Ce qui s’est passé n’a pas été aussi grave que je le craignais. Mistler m’a attaqué mais de manière assez courtoise. Vincent Auriol et d’autres ont pris ma défense. P[aul] Léon considère en somme que ce n’est pas mauvais, que le terrain au contraire est déblayé. Tout va dépendre de la visite de Petsche.
À l’Exposition coloniale sur invitation de Janniot pour voir sa grande décoration. C’est très réussi. Coloré. Imaginatif. On pourrait faire des réserves sur les négligences d’exécution. Mais c’est sans importance. L’ensemble est très heureux et c’est une des belles créations de notre époque. Il y avait là Drivier et Dejean. Dejean vraiment pas intéressant. Drivier plus subtil, mais pas mal phraseur et superficiel. Adroit. Ne semble pas porter Laprade dans son cœur.
Mais en face du palais de Laprade on a installé un groupe de Cogné, une France et ses colonies, quelque chose d’invraisemblable tout à la fois par sa bêtise, sa banalité et son exécution. Si ce garçon n’était pas tellement intrigant, il ne vaudrait pas la peine d’en parler et si, placé ainsi, en face du palais permanent des colonies, ce groupe ne devait pas prendre une certaine importance. C’est une commande directe de ce serin de Lyautey. Il a des prétentions artistiques. En fait c’est le néant.
28 [février 1931]
Je craignais que l’intervention de Mistler n’ait un écho désagréable pour moi dans les journaux, comme Comœdia. Jusqu’à présent, rien de bien grave. Rentrant à midi de mes corrections j’apprends par Lily que Verdier a téléphoné pour annoncer lundi la visite de Petsche avec G[aston] Thomson. Paul Léon rencontré à l’Institut me confirme et viendra avec eux. Le président de la Chambre disait à Ladislas ce matin que le débat m’avait été favorable et considérait la chose comme acquise. Comme tout ça est décourageant! Et comme on voudrait pouvoir envoyer promener tous ces gens-là. Hourticq me conseillait aujourd’hui d’aller voir Herriot.

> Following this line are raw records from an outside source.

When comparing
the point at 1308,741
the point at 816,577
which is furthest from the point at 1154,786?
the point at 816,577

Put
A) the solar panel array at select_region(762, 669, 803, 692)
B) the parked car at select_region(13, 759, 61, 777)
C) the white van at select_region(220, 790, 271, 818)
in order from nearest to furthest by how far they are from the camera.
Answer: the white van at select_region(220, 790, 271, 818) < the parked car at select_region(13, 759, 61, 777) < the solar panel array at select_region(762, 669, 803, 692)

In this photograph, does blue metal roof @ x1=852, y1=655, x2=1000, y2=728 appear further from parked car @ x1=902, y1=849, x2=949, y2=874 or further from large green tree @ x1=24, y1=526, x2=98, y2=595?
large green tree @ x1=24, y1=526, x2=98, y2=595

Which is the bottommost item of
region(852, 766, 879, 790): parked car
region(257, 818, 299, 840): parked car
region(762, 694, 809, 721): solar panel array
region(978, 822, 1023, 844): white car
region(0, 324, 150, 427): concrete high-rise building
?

[1] . Lettre collée en vis-à-vis, dans le cahier, à l'entête du Conseil Supérieur de l'Instruction Publique : "54 rue de Rennes/ 9 fév. 31/ Ami/ Je viens de voir Petsche. Après les affaires de l'amicale/ (traitement), je lui ai parlé de Foch. J'ai trouvé un/ homme très bien disposé et déjà renseigné./ Après qu'il sera libéré de son budget, il est entendu/ que nous irons ensemble à votre atelier. On fixera le jour/ la semaine prochaine. Je reste en rapport avec lui par/ son chef de cabinet qui est l'ami de [...] au Conseil/ d'État./ Il soutiendra le projet F.Poncet. Mais il n'incorporera/ pas l'amendement dans le budget parce que le gouvernement/ craint tous les accrochages. Or il y a 2 socialistes qui/ ont annoncé qu'ils demanderaient que la somme/ consacrée au monument de Foch fut transformé en/ 2 bourses pour des orphelins de guerre (bourses Foch)/ Que vient faire ici cette démagogie? Quoiqu'il en soit/ on veut éviter un débat sur ce point pendant le/ budget./ Autre imbécile. Un certain Mistler est, parait-il,/ [...] contre vous. Vous me l'aviez dit. Il parait/ que ce négociant n'aime pas votre sculpture. Pauvre/ chéri! Il faudra — conseil de Petsche — le neutraliser/ par des intelligences dans son parti. Nous aurons/ évidemment Berthod, Frangis, Albert et/ quelques autres. Rien de vraiment grave dans/ l'opposition de ce paltoquet./ Donc Petsche viendra voir et a promis de/ présenter ferme le projet le lendemain du budget./ Évidemment Fr.Poncet avait déjà bien travaillé./ Hommages bien respectueusement affectueux/ à Madame Landowski et mes félicitations/ renouvelées à ma charmantes petite consœur/ et à vous mes plus cordiales amitiés./ Hourticq."
[2] Goltrain ?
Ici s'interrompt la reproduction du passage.